Yeah, the Iowa staff probably would prefer traditional DL bodies doing traditional DL jobs, but when DL coach Kelvin Bell introduced the concept of the stand-up DE last season, the door opened for players like Joe Evans, who could become a regular and not just a pass-rush specialist.


Logan Lee might be the best example of this. His last weight the UI released was 251. That was before the beginning of last season. He’s probably closer to 270. He’ll probably play DE, but he could also play DT.

One thing to keep in the front of your mind, especially with the 2020 defense, is that the Iowa staff won’t ask players to do things they’re not capable of. If Lee still is 251 pounds and isn’t strong enough to hold up inside, he won’t play inside. Same for a defensive end who can’t affect a zone read.

One of the grad transfers Iowa did reach out to was Stanford’s Jovan Swann. He ended up at Indiana. Maybe there’s another body out there, maybe not. This post stuck to the players who are Hawkeyes. Consider a late arrival a bonus.


It’ll be interesting to see who ends up doing what — Yes, I know you’ll roll your eyes if I write too much about the cash safety and the 4-2-5 and what that’s done to the LB corps, so I’ll keep it brief.


The 4-2-5 allows Iowa’s defense to be flexible with scheme and personnel. Is it perfect? No, you saw the Penn State game and you saw wide receiver K.J. Hamler beat outside linebacker Nick Niemann in space. Hamler beat a ton of Big Ten defenders in space. This goes back to “coaches not asking players to do things they can’t do.” This probably is where that shows up the most.
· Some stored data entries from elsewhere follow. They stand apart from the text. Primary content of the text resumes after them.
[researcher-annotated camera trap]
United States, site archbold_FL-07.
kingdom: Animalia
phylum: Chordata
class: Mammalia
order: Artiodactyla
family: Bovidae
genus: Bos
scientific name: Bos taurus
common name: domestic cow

I think middle linebacker will be a contest. I might be getting ahead of myself with Jack Campbell, but I also can’t walk away from the idea of having a 6-4 linebacker who can close like Campbell showed he could last fall.

Defensive backs

The putting together of the uneven pieces — Safety could use a little more depth. Beyond that, it’s a race for trust at the corner spot opposite senior Matt Hankins.

Epenesa's herding of B1G QBs the last two years has helped make the secondary look good. Oh yes, there have been a ton of coverage sacks, too. It’ll be interesting to see how much rush there is and how much coverage there needs to be. It probably swings the other way in 2020.


Also, the Hawkeyes will have one of the nation’s more difficult schedules in 2020. The quarterbacks this defense will face include: Ohio State’s Justin Fields, Penn State’s Sean Clifford, Minnesota’s Tanner Morgan, Nebraska’s Adrian Martinez (I think the Huskers are in for a QB controversy) and Iowa State’s Brock Purdy.

The Hawkeyes are built around defense. That will be tested in 2020.

Special teams

Iowa came right at foes in 2019 and will again in 2020 — During his time at Iowa, Kirk Ferentz has been more generous with punter scholarships than schollies for kickers. Does that surprise you? Me neither.


Iowa does have two scholarship punters for 2020. Nothing is set in stone there, but the staff did go to Australia to find Tory Taylor. Ryan Gersonde still is around and will have the chance to compete.

Iowa will begin with kicker Keith Duncan and Smith-Marsette on kick return. They’ve gotten it done and so you can count on them. Punt return is probably a cautious year.

But really, punter will be a storyline, one way or the other.